• _WORK ORDER 1_: From the thread on Linux disk fragmentation, output the stretch from "This was actually" through "terminology).".
• _WORK ORDER 2_:
For each statement (a), (b), and (c), state whether the thread on Linux disk fragmentation agrees with it, answering yes or no and quoting the deciding words.
(a) The cassette deck design formatted each side of a C60 sized tape into 168 blocks of 2048 bytes.
(b) New files on Linux tend to be written at the start of the disk.
(c) Fragmentation is described as a file stored in one random place.
• _WORK ORDER 3_: In the thread on Linux disk fragmentation, what were the middle two blocks of each tape side used for in the cassette deck design?

• _DOCUMENT EXCERPT_:
*-*-*

On 28/03/2016 06:00, Johnny B Good wrote:
On Sat, 26 Mar 2016 09:28:35 +0000, The Natural Philosopher wrote:

On 25/03/16 21:20, Vir Campestris wrote:
On 24/03/2016 22:43, The Natural Philosopher wrote:
Oh the joys of Linux, and no de fragging ever unless the disk is 100%
full

I've heard this said, and I never can work out how.

If I put 5000 files on my disk, and delete every alternate one, how can
it not be fragmented?

Well of course it is somewhat, but the point is that new files tend to
be written in the middle of the biggest free space, depending on the
actual disk format in use, so they tend to simply grow linearly.

Fragmentation isn't a file in a random place, its a file in dozens of
random places, so to get the entire contents takes many seeks.

http://www.howtogeek.com/115229/htg-...x-doesnt-need-

defragmenting/

I was quite surprised at the explanation. The strategy of scattering
files across the disk volume 'in order to allow them space into which to
grow' seemed so bogus, seeing as how most files are edited by writing a
complete new copy before renaming the original as a backup file, either
temporarily simply to avoid the naming conflict or as a safety rollback
copy.

This was actually the complete opposite of the one I designed for a
solenoid operated data cassette deck where I formatted each side of a C60
sized tape into 168 by 2048 byte blocks (a max formatted capacity of
328KB per side of each tape after using the middle two blocks for a
duplicated directory and LNKTBL (an 8 bit version of what I later
discovered was called a File Allocation Table" (FAT) in MSDOS
terminology).

*-*-*

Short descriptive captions

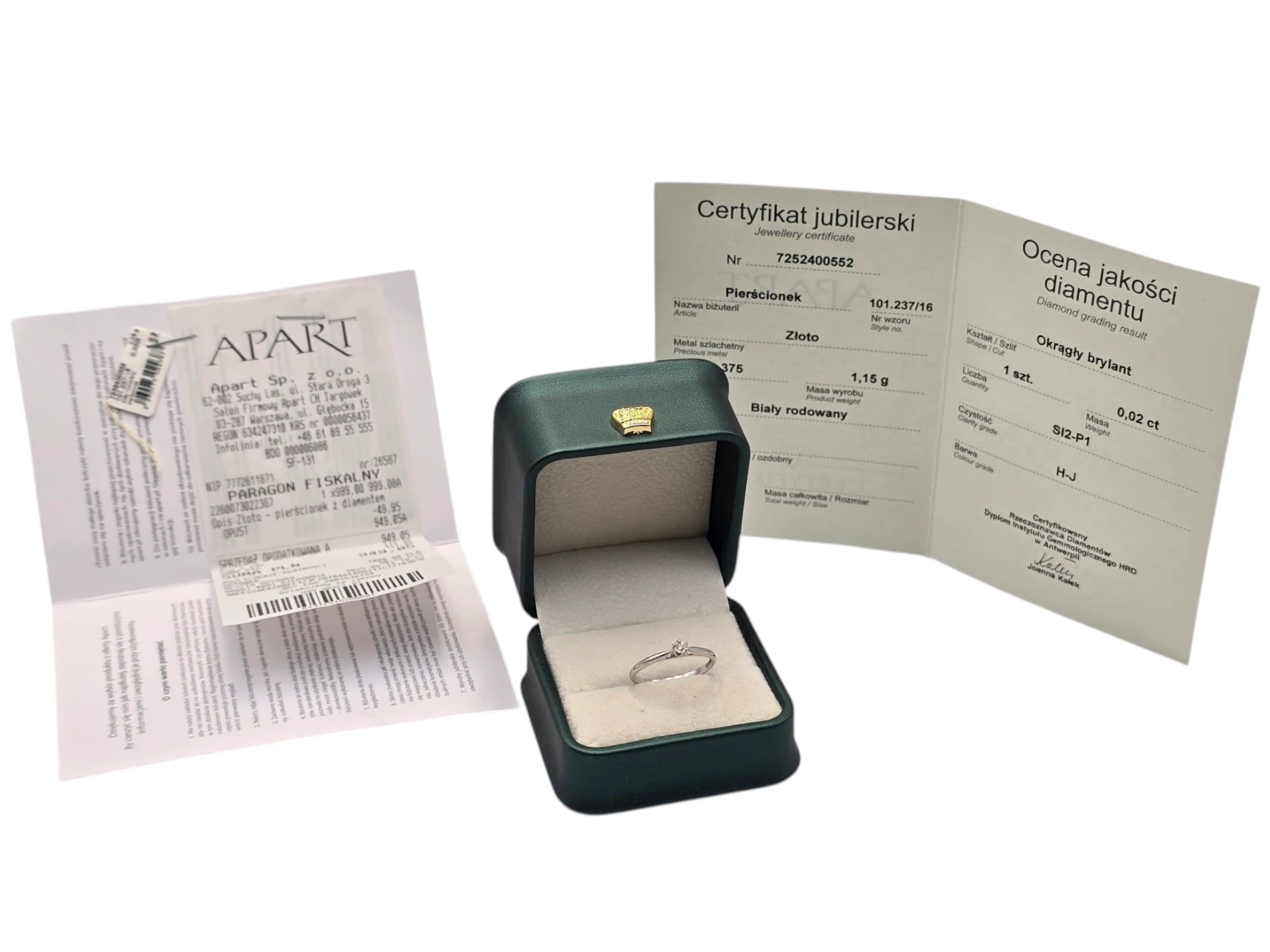 zloty-pierscionek-z-diamentem-p375-w115g-r15-rozmiarsrednica-wew-mm-372-15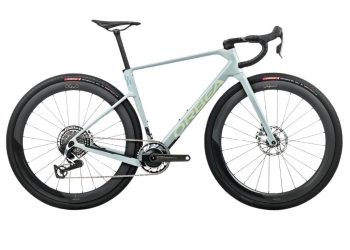 GP – Orbea Terra race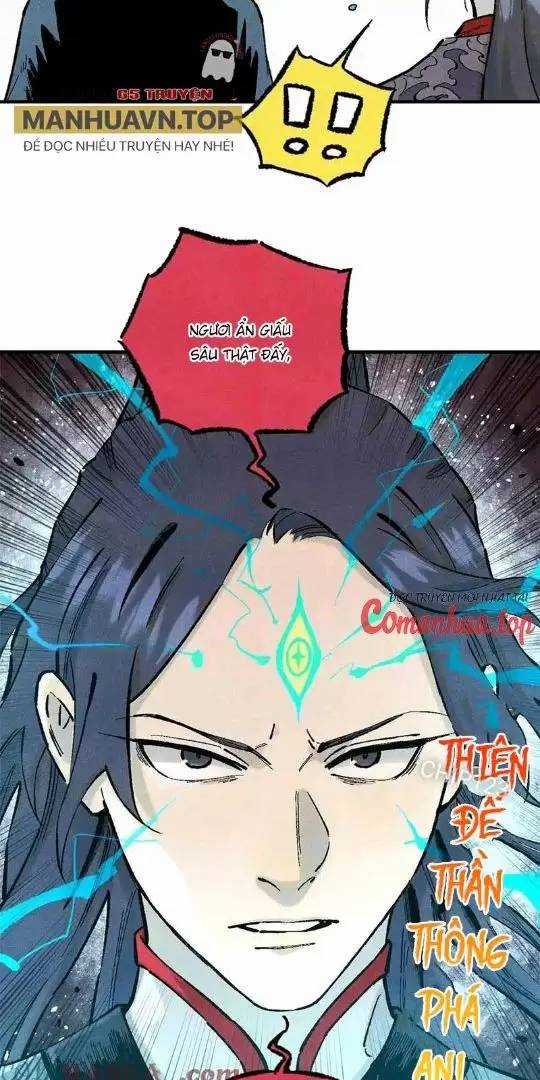 Ngụy Quân Tử Không Sợ Chết - Chapter 87 - Trang 5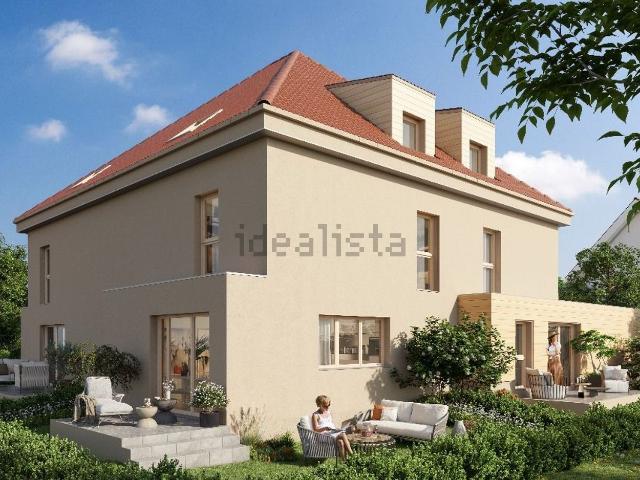 Appartement, Holtzheim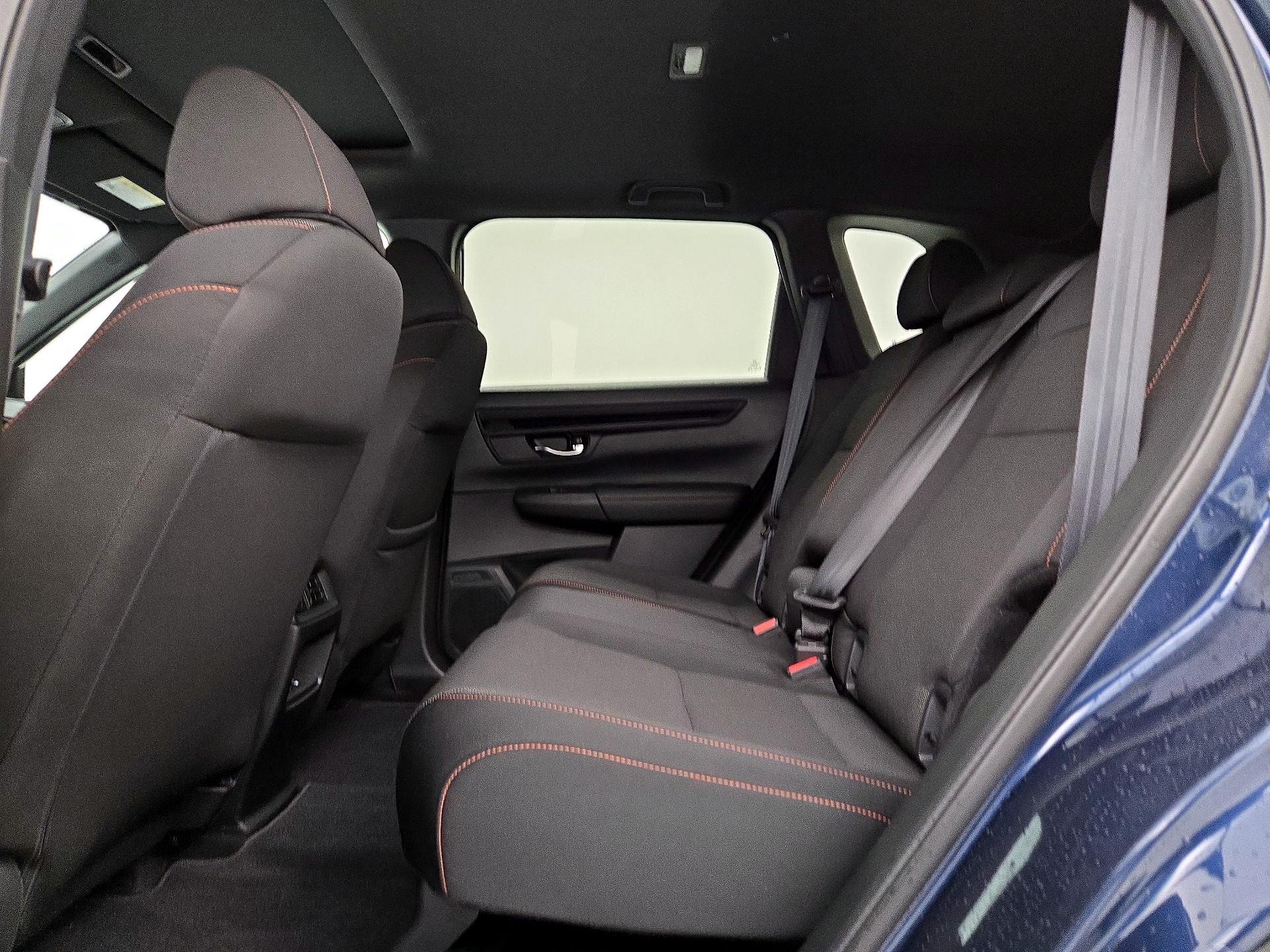 Thumbnail: 2025 Honda CR-V - 19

*-*-*

• _YOUR RESPONSE 1_:
This was actually the complete opposite of the one I designed for a
solenoid operated data cassette deck where I formatted each side of a C60
sized tape into 168 by 2048 byte blocks (a max formatted capacity of
328KB per side of each tape after using the middle two blocks for a
duplicated directory and LNKTBL (an 8 bit version of what I later
discovered was called a File Allocation Table" (FAT) in MSDOS
terminology).

• _YOUR RESPONSE 2_:
(a) Yes: "I formatted each side of a C60 sized tape into 168 by 2048 byte blocks"
(b) No: "new files tend to be written in the middle of the biggest free space"
(c) No: "Fragmentation isn't a file in a random place, its a file in dozens of random places"

• _YOUR RESPONSE 3_: They held a duplicated directory and LNKTBL.